-------- Extracted entries --------

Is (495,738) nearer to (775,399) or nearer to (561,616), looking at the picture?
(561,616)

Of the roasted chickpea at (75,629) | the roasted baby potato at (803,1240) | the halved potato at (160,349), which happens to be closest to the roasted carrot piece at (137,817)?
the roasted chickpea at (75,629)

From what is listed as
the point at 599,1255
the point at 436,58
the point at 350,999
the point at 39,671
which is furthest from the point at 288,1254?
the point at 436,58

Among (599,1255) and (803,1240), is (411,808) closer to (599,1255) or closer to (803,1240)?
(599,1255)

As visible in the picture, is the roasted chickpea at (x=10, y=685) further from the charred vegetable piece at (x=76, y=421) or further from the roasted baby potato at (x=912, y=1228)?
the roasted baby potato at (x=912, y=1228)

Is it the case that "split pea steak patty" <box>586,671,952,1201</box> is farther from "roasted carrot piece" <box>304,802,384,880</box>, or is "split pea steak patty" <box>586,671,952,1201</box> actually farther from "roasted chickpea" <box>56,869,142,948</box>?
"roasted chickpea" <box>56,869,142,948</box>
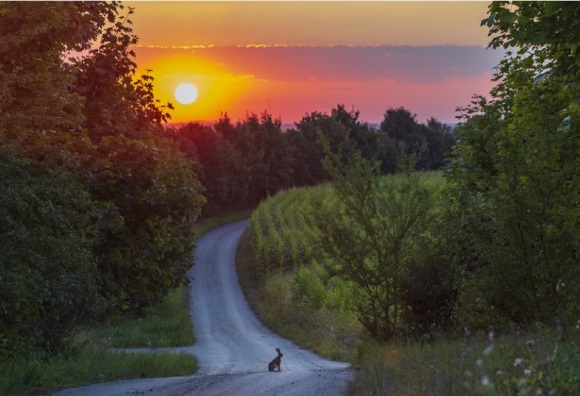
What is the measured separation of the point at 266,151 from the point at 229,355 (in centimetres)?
7536

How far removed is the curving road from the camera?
39.8ft

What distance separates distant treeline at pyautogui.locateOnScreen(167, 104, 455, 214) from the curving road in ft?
49.4

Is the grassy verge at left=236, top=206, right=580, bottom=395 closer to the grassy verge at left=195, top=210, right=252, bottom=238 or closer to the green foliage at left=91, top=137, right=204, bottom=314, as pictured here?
the green foliage at left=91, top=137, right=204, bottom=314

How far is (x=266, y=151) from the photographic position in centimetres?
10062

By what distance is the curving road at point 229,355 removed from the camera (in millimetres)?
12133

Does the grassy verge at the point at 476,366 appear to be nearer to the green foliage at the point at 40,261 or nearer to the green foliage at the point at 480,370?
the green foliage at the point at 480,370

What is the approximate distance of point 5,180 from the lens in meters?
14.1

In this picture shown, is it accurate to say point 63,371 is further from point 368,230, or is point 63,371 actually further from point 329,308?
point 329,308

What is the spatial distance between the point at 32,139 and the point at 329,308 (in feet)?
53.6

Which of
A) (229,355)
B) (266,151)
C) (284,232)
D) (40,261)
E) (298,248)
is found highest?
(266,151)

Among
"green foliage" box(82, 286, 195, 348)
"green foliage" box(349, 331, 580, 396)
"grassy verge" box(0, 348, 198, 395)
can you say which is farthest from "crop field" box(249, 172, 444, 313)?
"green foliage" box(82, 286, 195, 348)

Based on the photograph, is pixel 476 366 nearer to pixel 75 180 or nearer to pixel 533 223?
pixel 533 223

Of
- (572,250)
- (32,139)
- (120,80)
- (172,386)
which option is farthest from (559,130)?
(120,80)

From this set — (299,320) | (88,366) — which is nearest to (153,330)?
(299,320)
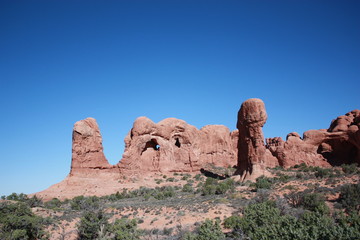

--------

Please pull out every line of the listing above that contains the string "removed", matching its case exactly.

Complete output =>
How far removed is the curving road from the camera?
By what distance is the curving road at point 229,355 removed from the camera (in millimetres)?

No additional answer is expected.